Thread: Best practice for long-lived journal tables: bigint or recycling IDs?

Best practice for long-lived journal tables: bigint or recycling IDs?

From
Mark Stosberg
Date:
Hello,

I have some tables that continually collect statistics, and then over time are
pruned as the stats are aggregated into more useful formats. 

For some of these tables, it it is fore-seeable that the associated sequences
would be incremented past the max value of the "int" type in the normal course
of things. 

I see two options to prepare for that:

1. Convert the primary keys to "bigint", which should be good enough "forever".
I suppose there would some minor storage and performance penalty. 

2. Reset the sequence at some point. There would no "collisions", because the
older rows would have long been pruned-out. I suppose there is an improbable
edge case in which we restore some old data from tape and then are confused
because some new data has the same IDs, but as I said, these tables are used as
temporary holding locations, not permanent storage.

--------------------

What needs to be done
In the thread about long-lived journal tables, what two options are given for sequences that may exceed the maximum value of the "int" type? The material that comes after this thread is separate from it.

Given data

--------------------

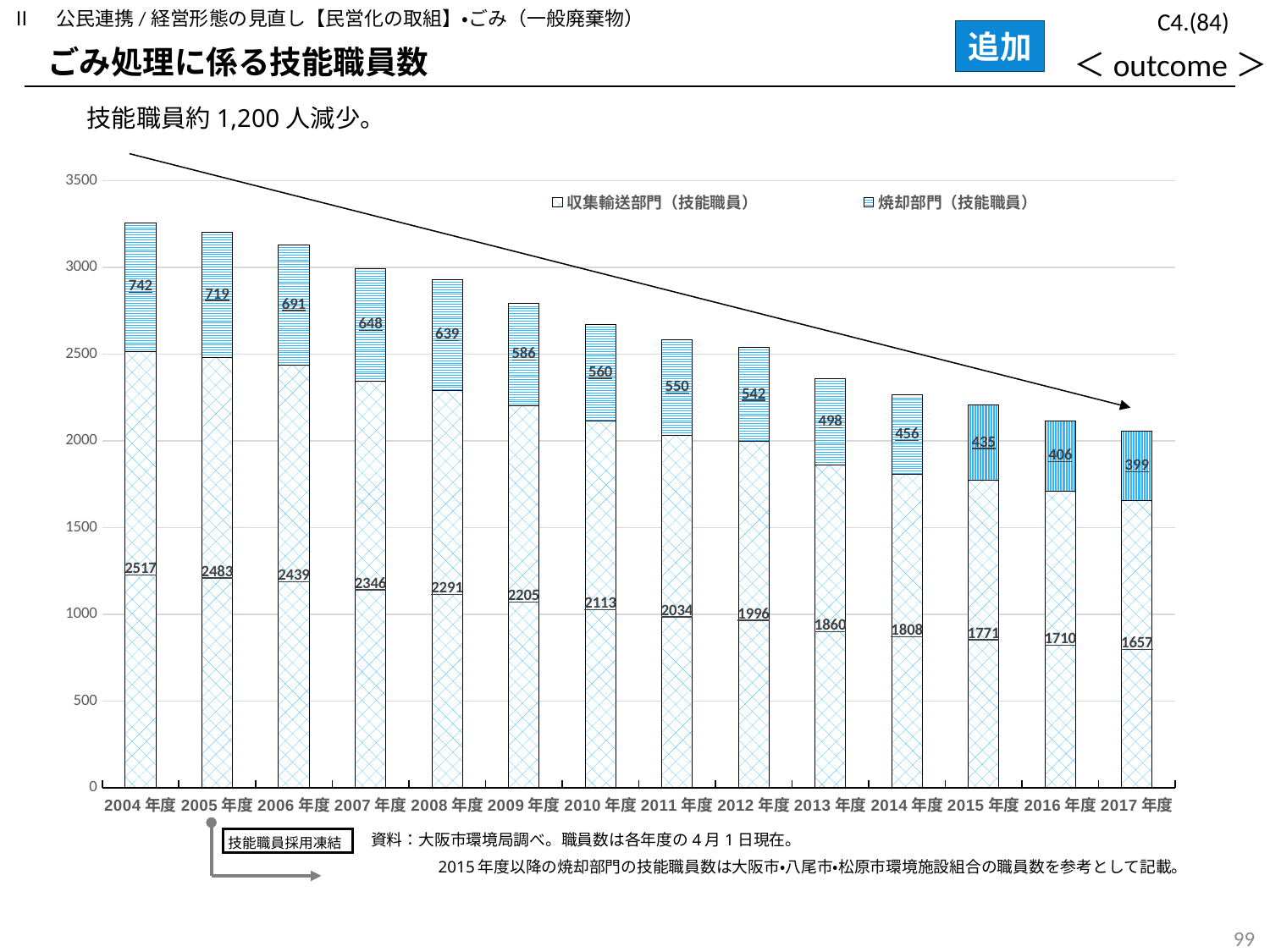
Which is larger, the 収集輸送部門（技能職員） value in 2009年度 or in 2012年度? 2009年度 What is the value for 焼却部門（技能職員） in 2017年度? 399 How many series does the legend list? 2 What is the value for 収集輸送部門（技能職員） in 2004年度? 2517 What is the value for 焼却部門（技能職員） in 2010年度? 560 What is the difference between the 収集輸送部門（技能職員） values for 2004年度 and 2017年度? 860 What type of chart is shown on the slide? bar chart How many fiscal years are shown on the x axis? 14 Which fiscal year has the lowest value for 焼却部門（技能職員）? 2017年度 Which fiscal year has the highest value for 収集輸送部門（技能職員）? 2004年度 What is the total of the stacked bar for 2017年度? 2056 Do the 焼却部門（技能職員） values rise or fall from 2004年度 to 2017年度? fall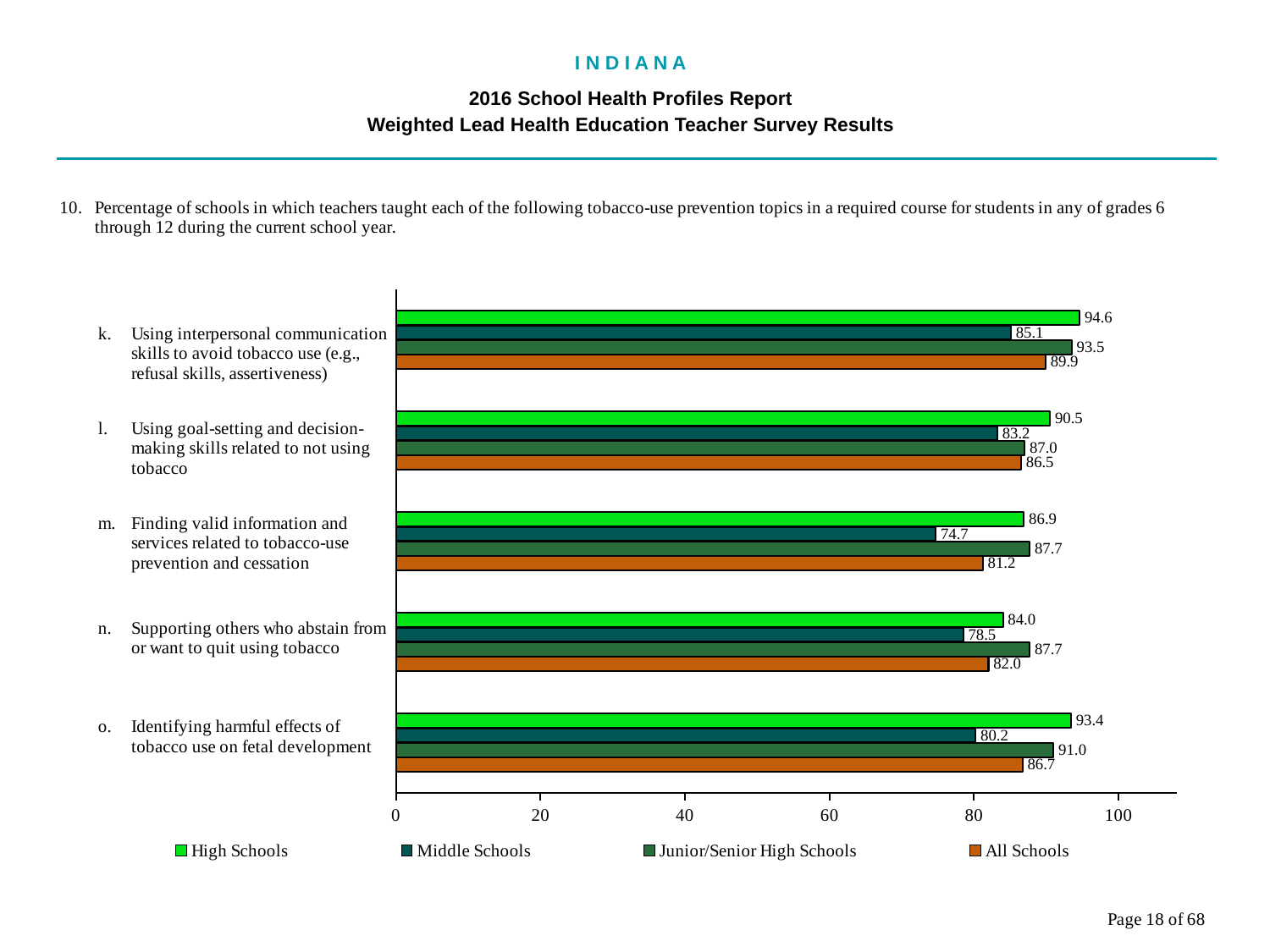
What is the Middle Schools value for topic m, finding valid information and services related to tobacco-use prevention and cessation? 74.7 How many series does the legend list? 4 For topic l, using goal-setting and decision-making skills, which is larger: the High Schools value or the Junior/Senior High Schools value? High Schools What is the High Schools value for topic k, using interpersonal communication skills to avoid tobacco use? 94.6 How many tobacco-use prevention topics are shown in the chart? 5 Which topic has the highest All Schools value? k. Using interpersonal communication skills to avoid tobacco use What is the All Schools value for topic o, identifying harmful effects of tobacco use on fetal development? 86.7 What is the difference between the High Schools and Middle Schools values for topic o, identifying harmful effects of tobacco use on fetal development? 13.2 Which topic has the lowest Middle Schools value? m. Finding valid information and services related to tobacco-use prevention and cessation Is the Middle Schools value for topic n, supporting others who abstain from or want to quit using tobacco, greater or less than 80? less What is the Junior/Senior High Schools value for topic n, supporting others who abstain from or want to quit using tobacco? 87.7 What kind of chart is shown on the slide? Bar chart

--------------------

Solution for this exercise
Convert the primary keys to "bigint", or reset the sequence at some point.